(Stated task): Every entry must be duplicated precisely as written.

* begin *

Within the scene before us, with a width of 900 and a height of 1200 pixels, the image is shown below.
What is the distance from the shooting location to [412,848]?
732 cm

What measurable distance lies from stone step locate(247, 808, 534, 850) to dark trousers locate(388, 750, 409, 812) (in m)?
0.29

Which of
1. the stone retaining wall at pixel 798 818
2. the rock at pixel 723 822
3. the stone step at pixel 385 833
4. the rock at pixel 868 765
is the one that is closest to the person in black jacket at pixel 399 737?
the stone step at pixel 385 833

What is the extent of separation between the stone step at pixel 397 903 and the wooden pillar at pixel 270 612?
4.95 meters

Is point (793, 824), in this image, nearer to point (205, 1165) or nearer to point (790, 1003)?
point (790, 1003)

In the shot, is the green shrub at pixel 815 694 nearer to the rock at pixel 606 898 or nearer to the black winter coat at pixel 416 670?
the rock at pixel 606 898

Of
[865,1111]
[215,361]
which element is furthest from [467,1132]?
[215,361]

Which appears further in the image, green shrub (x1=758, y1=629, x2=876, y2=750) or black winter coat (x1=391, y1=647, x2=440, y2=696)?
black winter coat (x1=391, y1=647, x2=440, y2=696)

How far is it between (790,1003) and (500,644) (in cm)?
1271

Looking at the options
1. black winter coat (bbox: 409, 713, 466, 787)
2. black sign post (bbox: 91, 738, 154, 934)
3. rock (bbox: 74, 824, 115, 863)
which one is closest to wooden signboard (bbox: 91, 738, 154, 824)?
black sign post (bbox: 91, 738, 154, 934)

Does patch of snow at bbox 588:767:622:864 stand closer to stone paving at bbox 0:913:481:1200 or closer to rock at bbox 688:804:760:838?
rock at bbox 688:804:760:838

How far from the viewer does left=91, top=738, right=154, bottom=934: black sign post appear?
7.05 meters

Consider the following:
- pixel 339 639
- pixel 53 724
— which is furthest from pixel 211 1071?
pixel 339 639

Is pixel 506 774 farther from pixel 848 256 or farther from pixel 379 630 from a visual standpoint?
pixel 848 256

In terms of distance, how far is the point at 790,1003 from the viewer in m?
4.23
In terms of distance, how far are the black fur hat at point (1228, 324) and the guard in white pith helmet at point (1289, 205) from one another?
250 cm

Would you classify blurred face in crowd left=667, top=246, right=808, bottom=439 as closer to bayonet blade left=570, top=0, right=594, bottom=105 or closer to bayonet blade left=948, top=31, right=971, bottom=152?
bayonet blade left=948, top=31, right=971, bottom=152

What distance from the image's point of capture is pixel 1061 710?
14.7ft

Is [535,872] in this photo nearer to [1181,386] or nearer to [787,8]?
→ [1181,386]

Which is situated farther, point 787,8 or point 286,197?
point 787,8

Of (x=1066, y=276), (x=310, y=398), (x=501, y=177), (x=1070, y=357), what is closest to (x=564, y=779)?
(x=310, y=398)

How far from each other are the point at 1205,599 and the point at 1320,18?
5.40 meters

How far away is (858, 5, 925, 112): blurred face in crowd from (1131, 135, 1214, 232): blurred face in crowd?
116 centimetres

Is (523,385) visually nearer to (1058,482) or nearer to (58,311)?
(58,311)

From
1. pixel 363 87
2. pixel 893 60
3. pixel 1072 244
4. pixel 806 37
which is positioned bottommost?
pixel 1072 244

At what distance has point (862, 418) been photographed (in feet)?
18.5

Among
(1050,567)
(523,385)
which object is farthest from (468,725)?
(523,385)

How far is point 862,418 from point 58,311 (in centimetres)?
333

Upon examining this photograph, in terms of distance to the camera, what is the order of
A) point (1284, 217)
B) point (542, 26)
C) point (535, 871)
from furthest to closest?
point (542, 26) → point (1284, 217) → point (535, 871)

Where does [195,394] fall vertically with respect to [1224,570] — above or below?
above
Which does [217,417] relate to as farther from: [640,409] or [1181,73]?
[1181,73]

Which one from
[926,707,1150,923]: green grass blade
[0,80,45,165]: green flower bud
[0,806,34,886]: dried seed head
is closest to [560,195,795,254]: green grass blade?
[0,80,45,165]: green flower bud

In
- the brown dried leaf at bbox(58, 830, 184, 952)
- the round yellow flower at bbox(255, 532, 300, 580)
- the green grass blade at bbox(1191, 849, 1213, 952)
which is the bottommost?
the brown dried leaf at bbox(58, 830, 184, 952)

* end *

(Completed exercise):
Within the scene before us, with a width of 900 and a height of 1200 pixels, the image is shown below.
What is the distance from the shooting location to [412,848]?
732 cm

What measurable distance lies from stone step locate(247, 808, 534, 850) to dark trousers locate(388, 750, 409, 812) (in m)?
0.29

Which of
1. the stone retaining wall at pixel 798 818
2. the rock at pixel 723 822
3. the stone step at pixel 385 833
4. the rock at pixel 868 765
is the one that is closest to the person in black jacket at pixel 399 737?
the stone step at pixel 385 833

What is the extent of separation between the stone step at pixel 397 903 and the wooden pillar at pixel 270 612?
4.95 meters

Is point (793, 824), in this image, nearer to point (205, 1165) or nearer to point (790, 1003)?
point (790, 1003)

In the shot, is the green shrub at pixel 815 694 nearer to the rock at pixel 606 898 or nearer to the black winter coat at pixel 416 670?
the rock at pixel 606 898

Of
[865,1111]
[215,361]
which element is furthest from [467,1132]?
[215,361]

Which appears further in the image, green shrub (x1=758, y1=629, x2=876, y2=750) or black winter coat (x1=391, y1=647, x2=440, y2=696)?
black winter coat (x1=391, y1=647, x2=440, y2=696)

How far is it between (790,1003) and (500,644) (in cm)?
1271

Looking at the options
1. black winter coat (bbox: 409, 713, 466, 787)
2. black sign post (bbox: 91, 738, 154, 934)
3. rock (bbox: 74, 824, 115, 863)
which one is closest to wooden signboard (bbox: 91, 738, 154, 824)?
black sign post (bbox: 91, 738, 154, 934)

Does patch of snow at bbox 588:767:622:864 stand closer to stone paving at bbox 0:913:481:1200 or closer to rock at bbox 688:804:760:838?
rock at bbox 688:804:760:838

How far from the viewer does left=91, top=738, right=154, bottom=934: black sign post appear?
7.05 meters

Consider the following:
- pixel 339 639
- pixel 53 724
— which is furthest from pixel 211 1071?
pixel 339 639

Is pixel 506 774 farther from pixel 848 256 or farther from pixel 379 630 from a visual standpoint?
pixel 848 256

In terms of distance, how far is the point at 790,1003 from the viewer in m?
4.23
In terms of distance, how far are the black fur hat at point (1228, 324) and the guard in white pith helmet at point (1289, 205) from one another?
250 cm

Would you classify blurred face in crowd left=667, top=246, right=808, bottom=439 as closer to bayonet blade left=570, top=0, right=594, bottom=105 or closer to bayonet blade left=948, top=31, right=971, bottom=152?
bayonet blade left=948, top=31, right=971, bottom=152

What distance from the image's point of capture is pixel 1061 710?
14.7ft

Is [535,872] in this photo nearer to [1181,386] or nearer to [787,8]?
→ [1181,386]

Which is situated farther, point 787,8 or point 286,197?
point 787,8

Of (x=1066, y=276), (x=310, y=398), (x=501, y=177), (x=1070, y=357), what is closest to (x=564, y=779)?
(x=310, y=398)

How far from each other are the point at 1205,599 and the point at 1320,18?
5.40 meters

How far away is (858, 5, 925, 112): blurred face in crowd from (1131, 135, 1214, 232): blurred face in crowd?
116 centimetres

Is (523,385) visually nearer to (1058,482) or nearer to (58,311)?
(58,311)

From
1. pixel 363 87
2. pixel 893 60
3. pixel 1072 244
4. pixel 806 37
which is positioned bottommost?
pixel 1072 244

At what distance has point (862, 418) been photographed (in feet)?
18.5

Among
(1050,567)
(523,385)
which object is farthest from (468,725)?
(523,385)

How far is point 862,418 from point 58,311 (in centimetres)?
333

Upon examining this photograph, in terms of distance to the camera, what is the order of
A) point (1284, 217)
B) point (542, 26)
C) point (535, 871)
from furthest to closest?
point (542, 26) → point (1284, 217) → point (535, 871)

Where does [195,394] fall vertically with respect to [1224,570] — above or below?
above
Which does [217,417] relate to as farther from: [640,409] or [1181,73]?
[1181,73]

Which one from
[926,707,1150,923]: green grass blade
[0,80,45,165]: green flower bud
[0,806,34,886]: dried seed head
is closest to [560,195,795,254]: green grass blade?
[0,80,45,165]: green flower bud

In
- the brown dried leaf at bbox(58, 830, 184, 952)
- the round yellow flower at bbox(255, 532, 300, 580)
- the green grass blade at bbox(1191, 849, 1213, 952)
which is the bottommost?
the brown dried leaf at bbox(58, 830, 184, 952)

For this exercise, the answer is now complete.